Duplicate the lines of the listing below, running from the line that contains "This image reveals" through the line that contains "1998 millimetres", inclusive.

— START TASK MATERIAL —

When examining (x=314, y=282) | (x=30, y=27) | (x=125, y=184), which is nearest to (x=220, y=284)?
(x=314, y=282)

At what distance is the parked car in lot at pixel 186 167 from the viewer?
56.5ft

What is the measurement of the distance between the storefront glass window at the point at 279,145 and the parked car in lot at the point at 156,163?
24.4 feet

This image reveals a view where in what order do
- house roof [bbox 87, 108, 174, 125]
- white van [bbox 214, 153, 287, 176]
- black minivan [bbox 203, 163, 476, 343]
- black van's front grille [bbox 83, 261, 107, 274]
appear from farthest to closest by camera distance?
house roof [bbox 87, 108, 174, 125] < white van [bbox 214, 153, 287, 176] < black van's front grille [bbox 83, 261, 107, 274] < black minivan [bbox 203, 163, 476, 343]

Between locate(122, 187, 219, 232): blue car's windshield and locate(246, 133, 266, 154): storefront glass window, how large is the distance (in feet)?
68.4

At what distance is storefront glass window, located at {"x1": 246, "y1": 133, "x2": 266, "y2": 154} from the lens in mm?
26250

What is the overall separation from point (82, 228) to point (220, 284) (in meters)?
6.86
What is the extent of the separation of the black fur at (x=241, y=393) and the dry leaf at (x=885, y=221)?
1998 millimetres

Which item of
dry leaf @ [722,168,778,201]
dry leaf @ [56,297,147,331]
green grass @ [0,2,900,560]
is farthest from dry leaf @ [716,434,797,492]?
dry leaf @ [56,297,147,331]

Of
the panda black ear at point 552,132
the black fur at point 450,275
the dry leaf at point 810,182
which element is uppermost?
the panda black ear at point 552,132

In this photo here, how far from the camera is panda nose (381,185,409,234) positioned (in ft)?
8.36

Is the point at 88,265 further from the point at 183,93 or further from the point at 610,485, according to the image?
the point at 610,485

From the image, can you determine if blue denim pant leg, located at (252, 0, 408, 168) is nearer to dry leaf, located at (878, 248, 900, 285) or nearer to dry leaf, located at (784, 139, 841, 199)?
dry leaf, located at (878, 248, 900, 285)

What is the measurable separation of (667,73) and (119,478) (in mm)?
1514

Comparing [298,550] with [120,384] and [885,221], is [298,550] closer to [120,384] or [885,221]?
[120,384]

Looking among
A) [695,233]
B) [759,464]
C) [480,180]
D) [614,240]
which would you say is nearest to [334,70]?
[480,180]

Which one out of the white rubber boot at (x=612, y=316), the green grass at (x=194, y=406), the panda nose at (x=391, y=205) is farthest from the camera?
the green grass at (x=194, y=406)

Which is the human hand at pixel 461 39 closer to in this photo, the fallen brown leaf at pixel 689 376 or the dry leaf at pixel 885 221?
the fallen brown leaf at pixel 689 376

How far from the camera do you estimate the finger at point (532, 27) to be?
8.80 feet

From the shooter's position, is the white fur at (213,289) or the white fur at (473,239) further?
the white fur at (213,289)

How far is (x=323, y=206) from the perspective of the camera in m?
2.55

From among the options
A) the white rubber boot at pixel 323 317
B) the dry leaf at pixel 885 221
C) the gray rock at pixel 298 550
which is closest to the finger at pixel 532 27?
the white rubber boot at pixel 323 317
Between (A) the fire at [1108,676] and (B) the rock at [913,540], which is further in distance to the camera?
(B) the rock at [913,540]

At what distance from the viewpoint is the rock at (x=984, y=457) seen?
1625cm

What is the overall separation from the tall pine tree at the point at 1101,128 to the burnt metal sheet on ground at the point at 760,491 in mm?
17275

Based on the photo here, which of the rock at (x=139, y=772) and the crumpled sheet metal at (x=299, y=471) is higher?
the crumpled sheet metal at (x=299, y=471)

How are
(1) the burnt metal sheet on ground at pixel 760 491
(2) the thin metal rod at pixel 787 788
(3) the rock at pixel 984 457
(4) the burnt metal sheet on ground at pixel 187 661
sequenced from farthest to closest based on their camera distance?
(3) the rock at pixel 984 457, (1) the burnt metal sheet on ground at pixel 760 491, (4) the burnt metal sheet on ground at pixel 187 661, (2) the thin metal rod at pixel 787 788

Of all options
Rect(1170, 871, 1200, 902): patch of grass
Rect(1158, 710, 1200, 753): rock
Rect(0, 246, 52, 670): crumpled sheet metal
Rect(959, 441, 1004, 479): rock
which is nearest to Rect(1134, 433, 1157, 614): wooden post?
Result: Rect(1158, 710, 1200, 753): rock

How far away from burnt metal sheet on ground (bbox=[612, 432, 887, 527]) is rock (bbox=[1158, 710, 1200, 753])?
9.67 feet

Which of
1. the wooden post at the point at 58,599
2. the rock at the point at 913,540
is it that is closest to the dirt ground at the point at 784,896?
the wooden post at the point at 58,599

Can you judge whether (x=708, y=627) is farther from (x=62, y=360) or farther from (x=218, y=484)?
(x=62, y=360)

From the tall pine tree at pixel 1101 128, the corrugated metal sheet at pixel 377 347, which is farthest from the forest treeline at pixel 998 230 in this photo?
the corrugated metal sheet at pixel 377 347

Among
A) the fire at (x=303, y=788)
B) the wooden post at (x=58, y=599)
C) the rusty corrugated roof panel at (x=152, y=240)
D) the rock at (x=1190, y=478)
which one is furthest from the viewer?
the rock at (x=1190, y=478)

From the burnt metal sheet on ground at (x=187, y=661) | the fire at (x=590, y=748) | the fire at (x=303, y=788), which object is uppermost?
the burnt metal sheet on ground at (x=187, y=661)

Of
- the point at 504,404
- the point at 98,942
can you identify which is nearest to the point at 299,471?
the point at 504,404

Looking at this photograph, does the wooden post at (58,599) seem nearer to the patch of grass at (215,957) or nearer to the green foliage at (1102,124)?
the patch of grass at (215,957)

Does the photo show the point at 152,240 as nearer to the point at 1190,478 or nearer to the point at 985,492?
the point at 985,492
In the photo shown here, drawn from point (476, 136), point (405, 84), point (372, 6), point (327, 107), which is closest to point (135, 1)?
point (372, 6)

— END TASK MATERIAL —

## TASK RESPONSE
This image reveals a view where in what order do
- house roof [bbox 87, 108, 174, 125]
- white van [bbox 214, 153, 287, 176]
- black minivan [bbox 203, 163, 476, 343]
- black van's front grille [bbox 83, 261, 107, 274]
appear from farthest to closest by camera distance?
house roof [bbox 87, 108, 174, 125] < white van [bbox 214, 153, 287, 176] < black van's front grille [bbox 83, 261, 107, 274] < black minivan [bbox 203, 163, 476, 343]

Between locate(122, 187, 219, 232): blue car's windshield and locate(246, 133, 266, 154): storefront glass window, how large is the distance (in feet)?
68.4

At what distance is storefront glass window, located at {"x1": 246, "y1": 133, "x2": 266, "y2": 154} from the lens in mm?
26250

What is the overall separation from point (82, 228) to point (220, 284) (in meters)?
6.86
What is the extent of the separation of the black fur at (x=241, y=393) and the dry leaf at (x=885, y=221)?
1998 millimetres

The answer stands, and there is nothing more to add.